For several years I had silently struggled with the knowledge that the job wasn't for me, that I had made a mistake in wanting it. Three factors prevented me from doing anything about it. First, the conviction that you don't ever take a career step that looks like a backwards move; second, the shame in admitting that I was wrong for the job, and finally, the idea that I couldn't survive if I took a salary cut.
It wasn't easy to face up to the first two facts, and to cope with the notion that I'd failed. I would like to believe that schools are aware of such problems, and sensitive enough to deal with them - even to offer financial help when teachers opt to move to a lower salary. I think this is rarely the case. People are usually left to work out their own salvation, and rarely can. Teachers, pupils and schools are all the losers.
I have no regrets.
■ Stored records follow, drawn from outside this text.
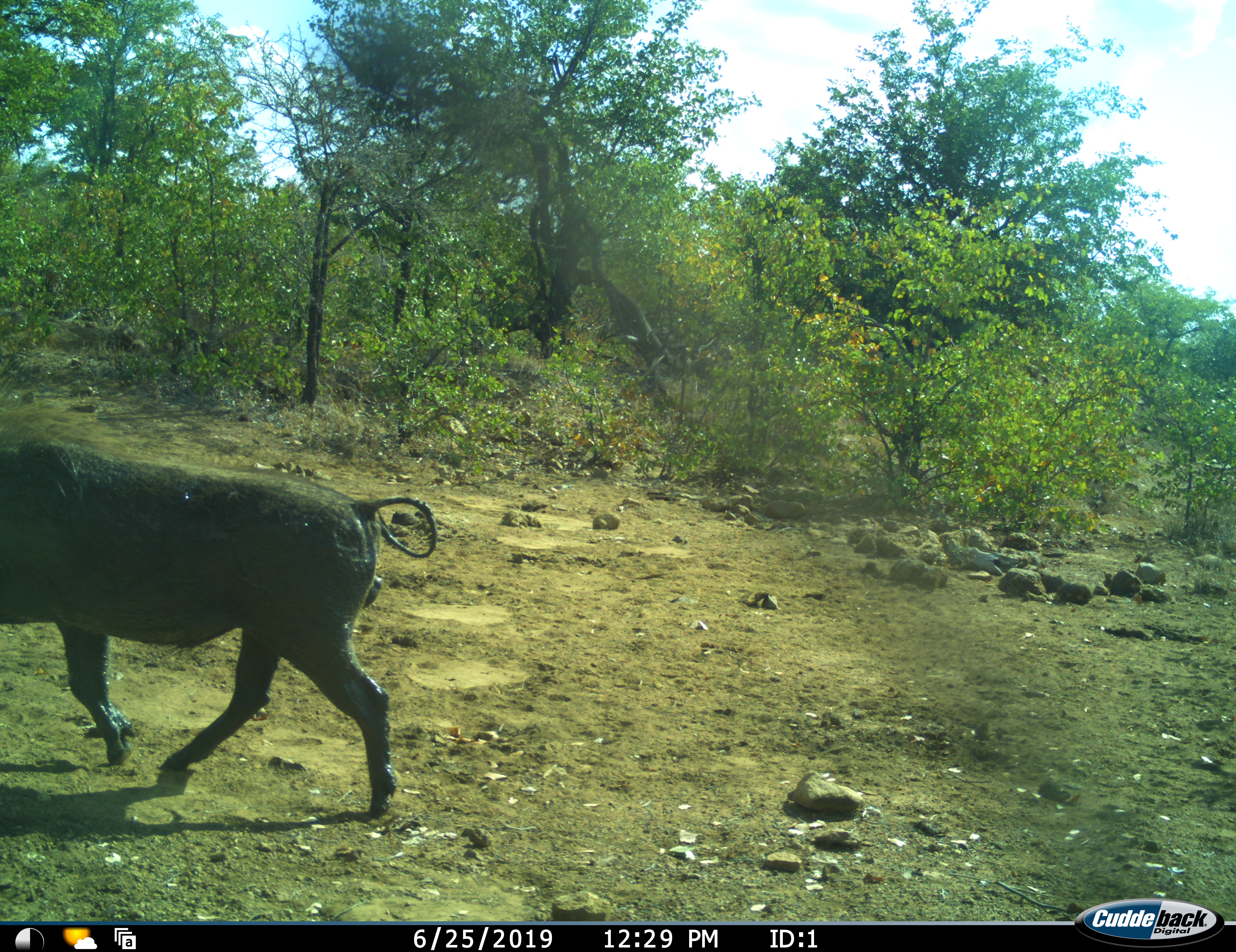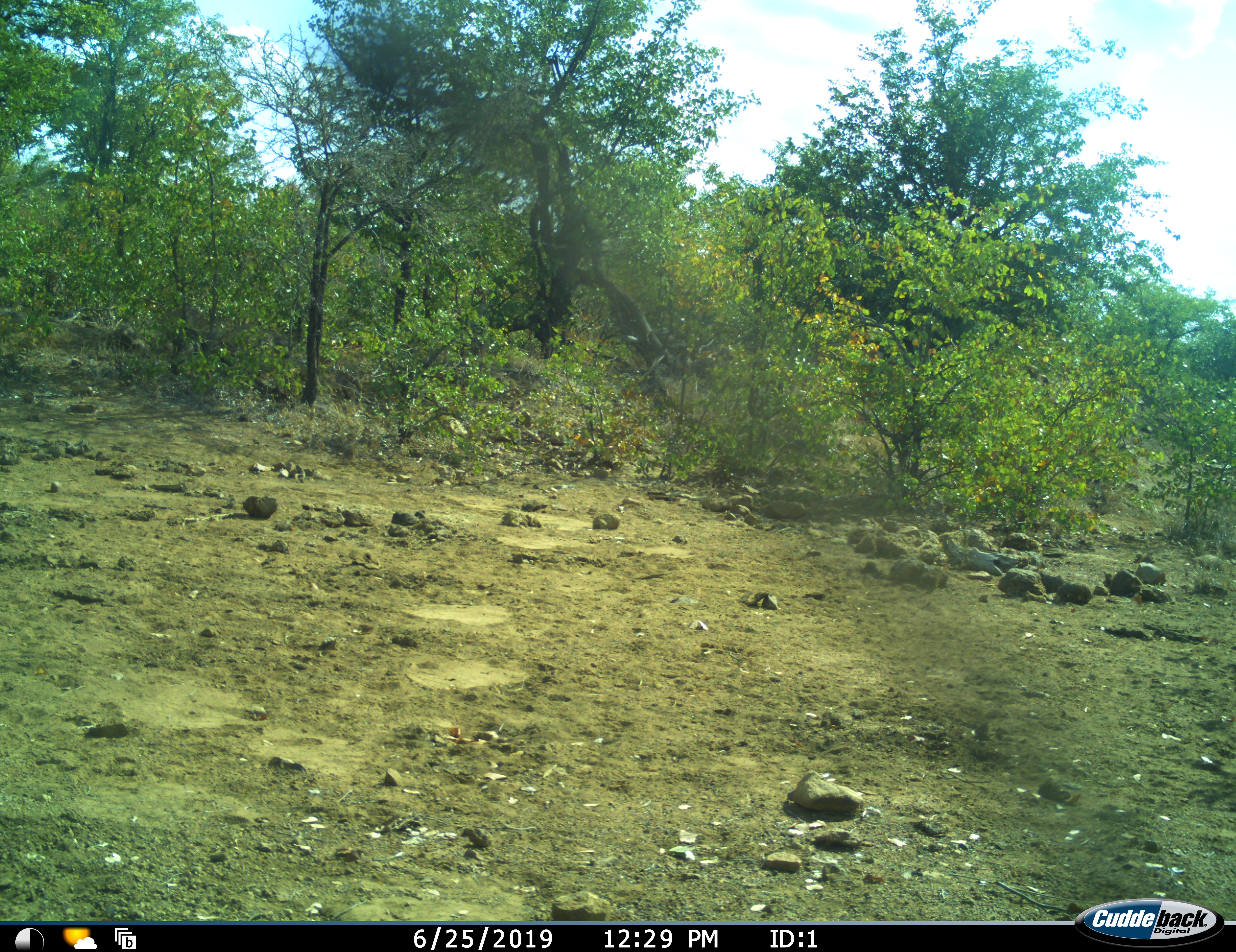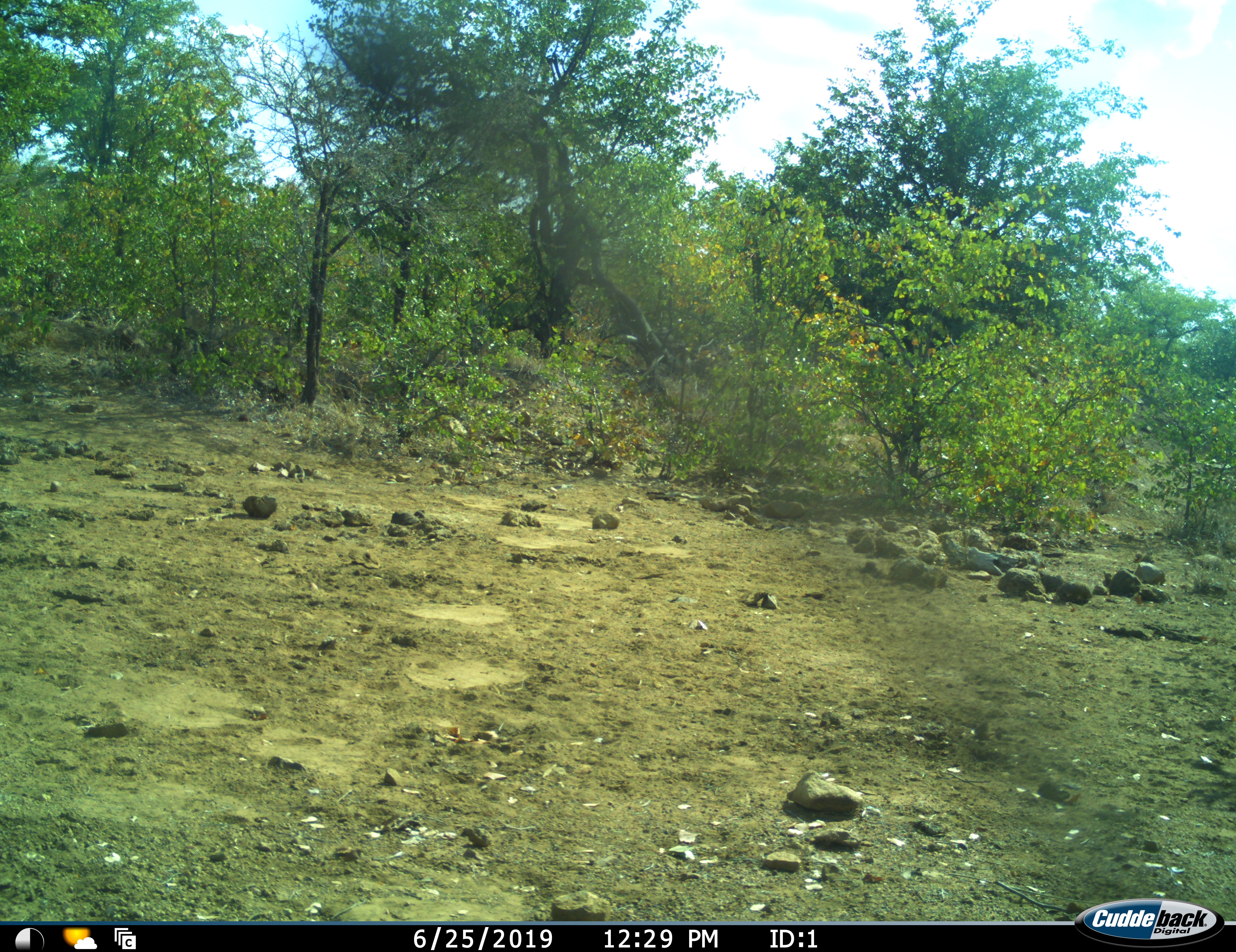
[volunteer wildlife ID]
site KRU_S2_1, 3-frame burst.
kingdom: Animalia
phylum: Chordata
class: Mammalia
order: Artiodactyla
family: Suidae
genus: Phacochoerus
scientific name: Phacochoerus africanus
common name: warthog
Warthog (Phacochoerus africanus), count 1. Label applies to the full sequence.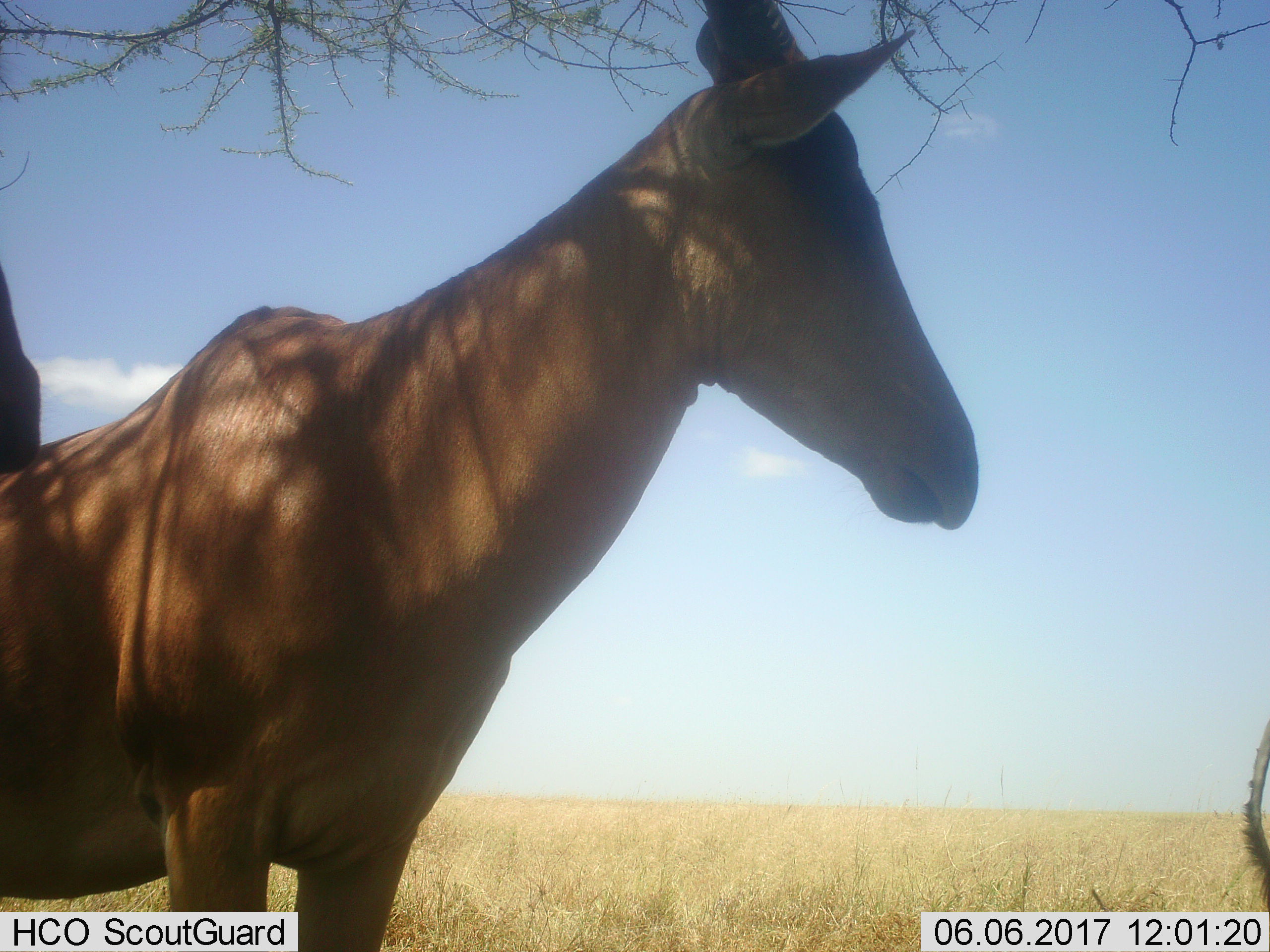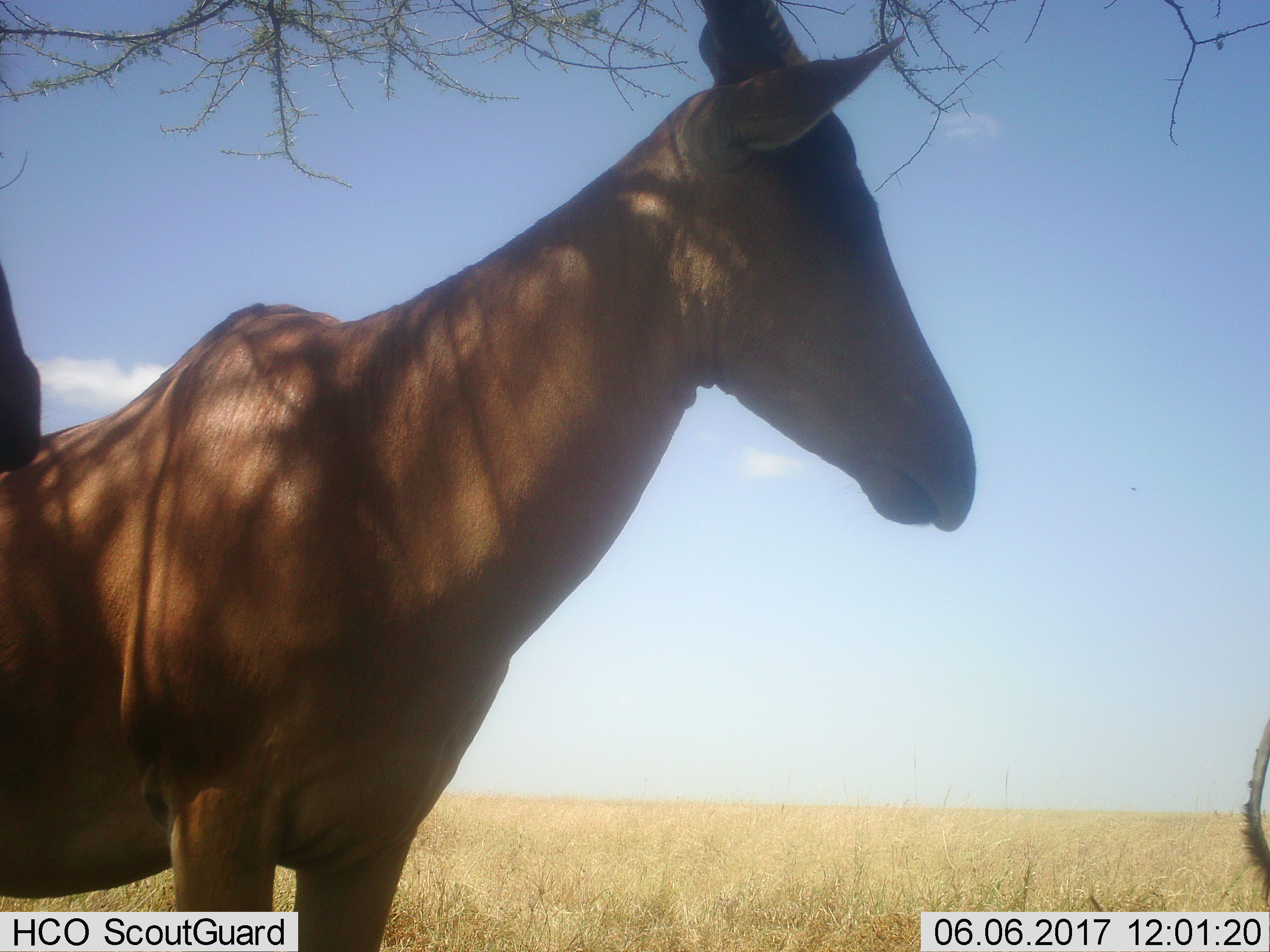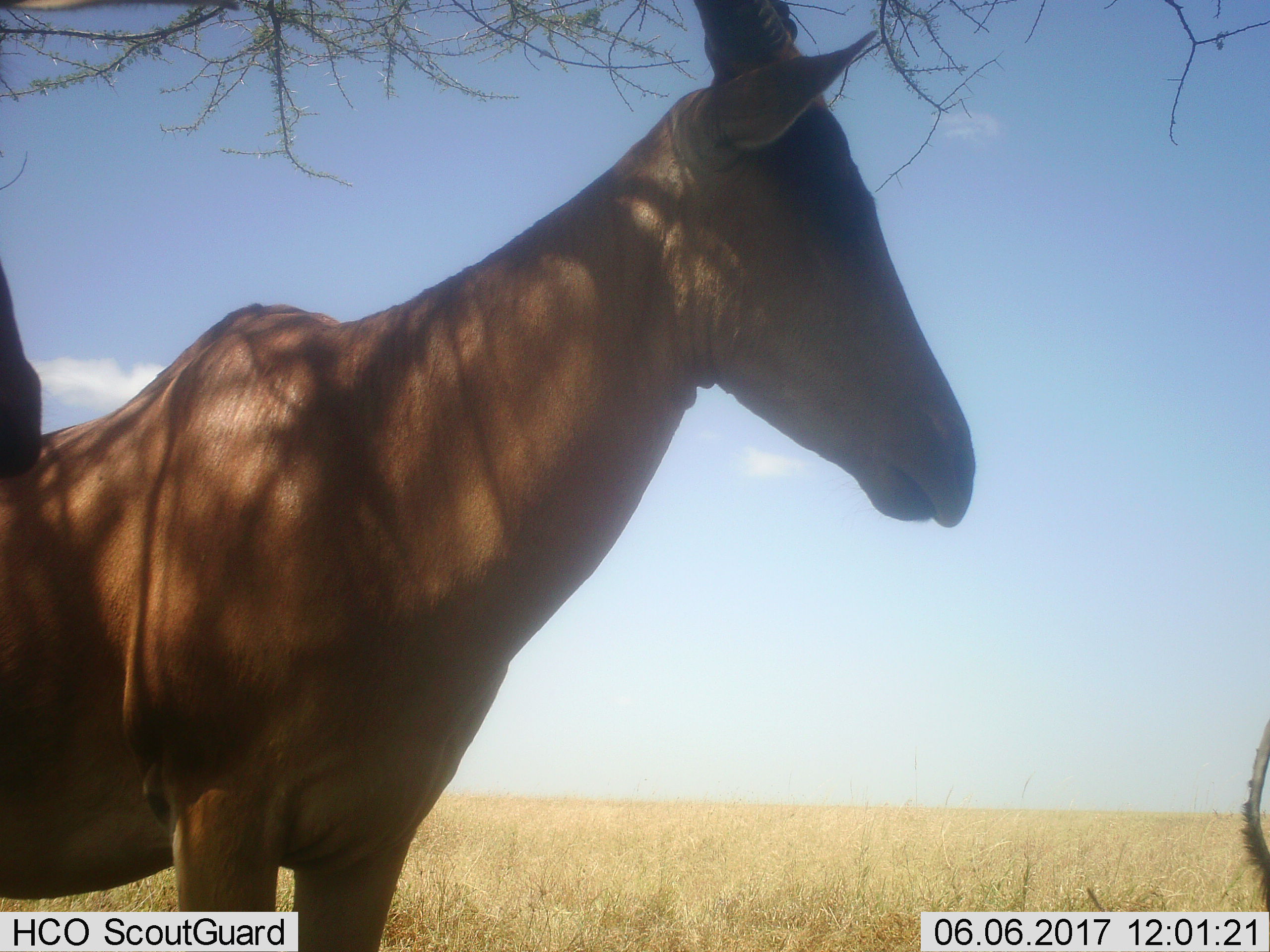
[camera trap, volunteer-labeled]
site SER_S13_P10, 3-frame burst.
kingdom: Animalia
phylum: Chordata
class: Mammalia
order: Artiodactyla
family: Bovidae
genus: Alcelaphus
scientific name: Alcelaphus buselaphus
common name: hartebeest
Hartebeest (Alcelaphus buselaphus), count 3. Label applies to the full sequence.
I made a decision that has certainly helped my school: my replacement is more effective than me. (It would have pleased me even more if the school had, in the smallest way, acknowledged that my decision took some courage and cost me Pounds 2,000 a year).
My life is now richer in other ways. Most importantly, I am a better teacher. I enjoy my classroom work again, and I have recovered my self-confidence and self-esteem. The other day I even thought of applying for a post of responsibility again! And, when I retire, I shan't liken my teaching to toothache.
Marcus Short is an ex-head of special needs who now teaches in the West Country. He writes under a pseudonym.